A current spin makes one scene especially funny. Annie is trying to remove a bullet from Max’s arm, using her smart phone for directions, only it is set to go black periodically, and she has to bring it back by touching it with her nose, since both hands are busy extracting the bullet. When her tapping sound is bone and not the bullet, both she and Max lose it, retching and gagging like everyone in the pie eating contest from Stand by Me. Not quite that graphic, but you get the idea.
Obviously, the plot is over the top. The film itself is a game, but the pace is so fast and the leads so excellent, we play along without pausing to query the latest absurdity. And it’s not just the circumstances that fold on us; it’s the characters themselves who also are not what they seem.

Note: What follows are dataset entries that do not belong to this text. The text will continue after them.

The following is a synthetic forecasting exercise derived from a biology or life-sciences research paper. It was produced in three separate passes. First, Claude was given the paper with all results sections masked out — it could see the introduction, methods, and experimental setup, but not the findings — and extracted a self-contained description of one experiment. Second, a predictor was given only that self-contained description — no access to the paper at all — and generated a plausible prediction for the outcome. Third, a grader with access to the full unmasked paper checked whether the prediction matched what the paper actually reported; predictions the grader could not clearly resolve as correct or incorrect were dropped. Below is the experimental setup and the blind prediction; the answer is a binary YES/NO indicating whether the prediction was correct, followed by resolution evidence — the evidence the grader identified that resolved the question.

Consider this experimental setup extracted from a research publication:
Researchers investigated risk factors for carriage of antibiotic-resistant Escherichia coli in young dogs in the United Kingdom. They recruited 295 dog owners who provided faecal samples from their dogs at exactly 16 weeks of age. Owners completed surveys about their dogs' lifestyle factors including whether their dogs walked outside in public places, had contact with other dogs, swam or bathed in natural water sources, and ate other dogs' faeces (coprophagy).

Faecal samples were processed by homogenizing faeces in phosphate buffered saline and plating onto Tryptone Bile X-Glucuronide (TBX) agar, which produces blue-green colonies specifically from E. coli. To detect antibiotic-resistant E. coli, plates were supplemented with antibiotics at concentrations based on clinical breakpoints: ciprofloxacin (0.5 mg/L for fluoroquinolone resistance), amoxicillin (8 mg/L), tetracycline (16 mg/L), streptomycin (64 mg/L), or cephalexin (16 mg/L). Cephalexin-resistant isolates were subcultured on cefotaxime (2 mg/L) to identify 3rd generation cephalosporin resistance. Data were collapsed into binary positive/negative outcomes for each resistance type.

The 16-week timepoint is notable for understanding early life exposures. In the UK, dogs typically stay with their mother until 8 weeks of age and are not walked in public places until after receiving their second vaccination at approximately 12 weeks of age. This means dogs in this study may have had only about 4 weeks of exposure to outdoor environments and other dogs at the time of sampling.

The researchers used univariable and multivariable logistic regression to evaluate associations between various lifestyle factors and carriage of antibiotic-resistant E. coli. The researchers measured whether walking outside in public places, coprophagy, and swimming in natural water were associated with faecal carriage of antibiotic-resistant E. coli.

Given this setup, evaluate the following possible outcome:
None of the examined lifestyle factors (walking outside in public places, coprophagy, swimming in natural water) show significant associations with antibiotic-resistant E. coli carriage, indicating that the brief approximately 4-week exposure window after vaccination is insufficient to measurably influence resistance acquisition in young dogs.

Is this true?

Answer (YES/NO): YES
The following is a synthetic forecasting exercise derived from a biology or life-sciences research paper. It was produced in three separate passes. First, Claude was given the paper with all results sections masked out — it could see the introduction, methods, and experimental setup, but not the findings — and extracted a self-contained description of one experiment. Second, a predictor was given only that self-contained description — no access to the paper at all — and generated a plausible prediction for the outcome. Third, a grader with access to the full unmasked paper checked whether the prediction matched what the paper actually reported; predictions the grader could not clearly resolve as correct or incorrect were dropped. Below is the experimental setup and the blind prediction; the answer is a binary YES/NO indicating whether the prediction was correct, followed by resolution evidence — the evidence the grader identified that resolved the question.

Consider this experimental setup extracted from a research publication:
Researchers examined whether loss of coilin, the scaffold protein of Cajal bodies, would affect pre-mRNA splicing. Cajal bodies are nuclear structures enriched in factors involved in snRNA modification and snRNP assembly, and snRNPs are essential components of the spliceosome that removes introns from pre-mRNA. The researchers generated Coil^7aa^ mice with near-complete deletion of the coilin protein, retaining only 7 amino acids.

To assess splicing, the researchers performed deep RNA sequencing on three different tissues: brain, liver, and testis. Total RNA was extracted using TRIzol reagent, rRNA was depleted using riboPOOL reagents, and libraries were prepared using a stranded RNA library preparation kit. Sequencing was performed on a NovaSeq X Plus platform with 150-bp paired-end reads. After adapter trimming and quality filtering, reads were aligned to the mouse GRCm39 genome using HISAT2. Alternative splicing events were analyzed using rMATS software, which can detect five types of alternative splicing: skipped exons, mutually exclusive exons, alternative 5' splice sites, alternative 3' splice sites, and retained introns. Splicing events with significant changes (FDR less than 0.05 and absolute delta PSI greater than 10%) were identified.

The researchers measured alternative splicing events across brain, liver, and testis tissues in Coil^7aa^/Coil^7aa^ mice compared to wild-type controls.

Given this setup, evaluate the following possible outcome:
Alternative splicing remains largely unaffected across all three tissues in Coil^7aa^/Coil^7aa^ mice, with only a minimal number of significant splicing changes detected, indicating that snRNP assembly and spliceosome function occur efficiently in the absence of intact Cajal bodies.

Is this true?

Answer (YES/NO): NO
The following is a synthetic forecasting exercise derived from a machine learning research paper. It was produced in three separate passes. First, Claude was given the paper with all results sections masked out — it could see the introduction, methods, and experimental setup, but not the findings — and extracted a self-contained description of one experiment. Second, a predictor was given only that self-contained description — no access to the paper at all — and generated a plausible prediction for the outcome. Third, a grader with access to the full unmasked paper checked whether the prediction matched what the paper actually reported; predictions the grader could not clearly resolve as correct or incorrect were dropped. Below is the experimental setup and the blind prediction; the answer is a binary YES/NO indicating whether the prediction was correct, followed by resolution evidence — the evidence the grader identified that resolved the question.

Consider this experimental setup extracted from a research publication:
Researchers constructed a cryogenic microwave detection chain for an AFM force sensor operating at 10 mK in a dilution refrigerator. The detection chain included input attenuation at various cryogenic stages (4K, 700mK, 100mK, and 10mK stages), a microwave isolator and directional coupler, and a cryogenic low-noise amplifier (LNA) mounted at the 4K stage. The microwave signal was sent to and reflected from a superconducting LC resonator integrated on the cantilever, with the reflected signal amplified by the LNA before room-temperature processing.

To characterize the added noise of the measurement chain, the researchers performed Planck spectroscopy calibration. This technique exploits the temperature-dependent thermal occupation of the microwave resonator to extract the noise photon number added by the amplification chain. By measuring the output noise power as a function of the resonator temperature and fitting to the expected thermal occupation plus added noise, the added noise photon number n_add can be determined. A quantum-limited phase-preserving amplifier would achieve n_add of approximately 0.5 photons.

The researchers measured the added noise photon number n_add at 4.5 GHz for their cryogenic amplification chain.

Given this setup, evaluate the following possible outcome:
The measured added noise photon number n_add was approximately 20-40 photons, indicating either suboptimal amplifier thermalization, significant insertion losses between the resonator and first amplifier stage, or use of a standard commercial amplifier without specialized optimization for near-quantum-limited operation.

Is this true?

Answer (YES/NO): NO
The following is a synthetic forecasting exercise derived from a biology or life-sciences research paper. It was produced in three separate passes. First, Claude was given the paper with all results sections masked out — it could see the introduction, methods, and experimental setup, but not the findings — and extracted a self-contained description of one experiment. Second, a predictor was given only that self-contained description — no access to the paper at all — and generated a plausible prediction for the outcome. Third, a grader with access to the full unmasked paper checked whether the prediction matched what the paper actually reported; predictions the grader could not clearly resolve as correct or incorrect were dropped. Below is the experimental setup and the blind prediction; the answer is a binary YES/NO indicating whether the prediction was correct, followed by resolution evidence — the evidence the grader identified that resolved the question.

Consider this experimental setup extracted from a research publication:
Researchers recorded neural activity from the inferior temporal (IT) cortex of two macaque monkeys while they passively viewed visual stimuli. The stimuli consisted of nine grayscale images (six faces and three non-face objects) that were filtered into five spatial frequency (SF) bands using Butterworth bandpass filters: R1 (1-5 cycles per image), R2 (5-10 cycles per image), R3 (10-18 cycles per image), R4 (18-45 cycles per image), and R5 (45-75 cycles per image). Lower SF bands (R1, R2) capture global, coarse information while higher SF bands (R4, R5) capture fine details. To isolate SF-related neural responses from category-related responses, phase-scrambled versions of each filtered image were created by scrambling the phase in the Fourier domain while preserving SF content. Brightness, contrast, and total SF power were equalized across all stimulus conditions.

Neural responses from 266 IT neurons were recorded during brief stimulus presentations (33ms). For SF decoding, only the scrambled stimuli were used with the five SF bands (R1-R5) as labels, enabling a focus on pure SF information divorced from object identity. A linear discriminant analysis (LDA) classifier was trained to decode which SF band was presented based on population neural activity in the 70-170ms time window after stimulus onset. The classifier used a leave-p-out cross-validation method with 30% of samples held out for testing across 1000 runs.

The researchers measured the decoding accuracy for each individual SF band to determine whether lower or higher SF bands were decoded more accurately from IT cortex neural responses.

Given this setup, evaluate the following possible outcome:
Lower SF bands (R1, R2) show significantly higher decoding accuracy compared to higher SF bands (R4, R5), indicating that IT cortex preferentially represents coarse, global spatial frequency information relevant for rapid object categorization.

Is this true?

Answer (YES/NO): YES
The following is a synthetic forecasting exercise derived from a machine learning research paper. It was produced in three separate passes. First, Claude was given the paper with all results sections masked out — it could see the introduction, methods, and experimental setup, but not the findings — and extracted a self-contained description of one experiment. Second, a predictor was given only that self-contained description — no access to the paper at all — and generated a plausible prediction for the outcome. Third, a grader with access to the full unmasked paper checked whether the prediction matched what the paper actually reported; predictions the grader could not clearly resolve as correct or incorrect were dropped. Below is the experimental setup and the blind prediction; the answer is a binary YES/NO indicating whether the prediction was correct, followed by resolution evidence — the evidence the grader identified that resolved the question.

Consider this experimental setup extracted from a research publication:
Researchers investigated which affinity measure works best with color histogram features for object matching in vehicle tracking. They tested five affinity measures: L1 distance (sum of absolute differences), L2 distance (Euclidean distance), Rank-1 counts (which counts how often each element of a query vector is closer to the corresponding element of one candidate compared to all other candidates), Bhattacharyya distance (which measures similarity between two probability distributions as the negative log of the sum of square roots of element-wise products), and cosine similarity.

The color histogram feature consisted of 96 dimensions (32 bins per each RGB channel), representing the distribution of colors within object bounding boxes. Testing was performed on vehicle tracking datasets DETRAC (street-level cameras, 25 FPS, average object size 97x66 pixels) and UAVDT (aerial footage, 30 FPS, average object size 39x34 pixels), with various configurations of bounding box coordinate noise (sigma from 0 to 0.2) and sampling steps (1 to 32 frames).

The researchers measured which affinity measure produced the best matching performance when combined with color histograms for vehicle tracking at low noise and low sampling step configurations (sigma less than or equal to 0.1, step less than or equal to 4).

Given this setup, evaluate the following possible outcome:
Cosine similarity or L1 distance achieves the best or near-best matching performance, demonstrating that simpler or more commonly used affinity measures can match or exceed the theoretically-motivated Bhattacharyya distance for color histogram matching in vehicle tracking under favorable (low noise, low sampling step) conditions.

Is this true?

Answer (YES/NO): NO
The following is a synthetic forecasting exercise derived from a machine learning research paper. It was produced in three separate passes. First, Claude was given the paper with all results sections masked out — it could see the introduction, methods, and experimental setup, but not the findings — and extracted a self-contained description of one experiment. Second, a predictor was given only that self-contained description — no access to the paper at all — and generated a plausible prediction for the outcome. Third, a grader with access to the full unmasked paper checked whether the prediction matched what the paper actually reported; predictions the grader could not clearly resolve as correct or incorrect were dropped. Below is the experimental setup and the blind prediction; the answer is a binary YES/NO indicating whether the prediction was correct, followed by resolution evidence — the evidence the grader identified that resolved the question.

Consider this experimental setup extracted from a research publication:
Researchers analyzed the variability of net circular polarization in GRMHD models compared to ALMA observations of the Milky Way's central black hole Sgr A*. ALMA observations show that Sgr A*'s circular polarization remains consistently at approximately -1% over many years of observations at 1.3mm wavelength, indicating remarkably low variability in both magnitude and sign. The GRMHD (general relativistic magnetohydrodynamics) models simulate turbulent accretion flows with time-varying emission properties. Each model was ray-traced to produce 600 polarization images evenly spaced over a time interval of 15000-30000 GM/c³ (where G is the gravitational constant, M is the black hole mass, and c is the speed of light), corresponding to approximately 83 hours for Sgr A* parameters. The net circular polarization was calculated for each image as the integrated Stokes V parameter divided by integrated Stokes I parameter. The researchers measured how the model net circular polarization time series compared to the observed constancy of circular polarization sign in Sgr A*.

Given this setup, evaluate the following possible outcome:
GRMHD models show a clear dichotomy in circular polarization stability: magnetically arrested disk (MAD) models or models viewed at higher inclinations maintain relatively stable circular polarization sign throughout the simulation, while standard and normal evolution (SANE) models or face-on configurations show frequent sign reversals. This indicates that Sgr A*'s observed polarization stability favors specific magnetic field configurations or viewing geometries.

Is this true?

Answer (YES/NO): NO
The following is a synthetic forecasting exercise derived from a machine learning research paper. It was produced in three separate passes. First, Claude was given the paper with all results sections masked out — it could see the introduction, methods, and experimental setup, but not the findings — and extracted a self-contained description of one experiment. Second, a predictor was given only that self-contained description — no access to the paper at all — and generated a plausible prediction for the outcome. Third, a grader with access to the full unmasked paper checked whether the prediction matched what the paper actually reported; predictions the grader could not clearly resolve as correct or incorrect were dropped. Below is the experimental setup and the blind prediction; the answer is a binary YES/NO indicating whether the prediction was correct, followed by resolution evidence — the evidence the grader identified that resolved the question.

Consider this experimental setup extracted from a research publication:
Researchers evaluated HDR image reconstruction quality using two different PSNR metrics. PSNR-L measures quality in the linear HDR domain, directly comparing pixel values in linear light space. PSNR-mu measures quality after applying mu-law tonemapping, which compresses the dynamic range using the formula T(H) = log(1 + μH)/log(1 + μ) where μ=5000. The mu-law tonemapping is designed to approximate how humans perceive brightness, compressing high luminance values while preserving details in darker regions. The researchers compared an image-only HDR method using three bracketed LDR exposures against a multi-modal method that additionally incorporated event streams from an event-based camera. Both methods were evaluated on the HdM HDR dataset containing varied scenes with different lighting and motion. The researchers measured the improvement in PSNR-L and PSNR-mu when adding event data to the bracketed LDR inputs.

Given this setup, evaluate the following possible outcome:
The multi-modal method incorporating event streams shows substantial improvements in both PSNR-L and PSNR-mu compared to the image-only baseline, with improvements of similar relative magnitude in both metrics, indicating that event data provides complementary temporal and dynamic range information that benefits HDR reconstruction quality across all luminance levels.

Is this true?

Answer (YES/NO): NO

It’s all a bit of fluff and fun, not quite as good as 2010’s Date Night, which let its two stars shine more or less unassisted by a supporting cast. Some of the fellow gamers here are a bit stereotypical and muddle things up. Bateman, McAdams and Plemons are so good, they could have carried the film alone without the mostly predictable side plots.
If the whole film had that light touch you glimpse in the trailer, resisting the crude humor that removes it from family friendly, we could have had a real game changer. Instead the deck is stacked with a few too many jokers instead of the aces that star.
–Kathy Borich
Trailer
Film-Loving Foodie
Now that Spring Break is close, maybe you and yours will have your own Game Night, hopefully without the murder and mayhem of our film.
And this night can be PG-13 if not a very safe G rated family affair. So why not serve something the kiddos can make themselves, such as these very chic Domino Cookies, easy and delicious.
Your kids will have a great time helping to decorate these easy and delicious cookies. All you need is a roll of refrigerated sugar cookie dough and a bag of semisweet chocolate morsels. The hardest part about making this recipe is trying not to sneak bits of dough or morsels here and there!
Enjoy
Domino Cookies
Ingredients
1 (18-ounce) package refrigerated sugar cookie bar dough
Semisweet chocolate morsels
Directions
Step 1
Roll half of dough to a 10- x 6-inch rectangle on a lightly floured surface. Cut into 12 rectangles, and place 2 inches apart on a lightly greased or parchment paper-lined baking sheet. Score each rectangle in the center crosswise with a knife. Gently press semisweet chocolate morsels, points down, into dough, forming domino dots. Repeat with remaining dough.
Step 2
Bake at 325° for 10 to 15 minutes or until edges are golden. Slightly cool on baking sheets; remove to wire racks and cool completely.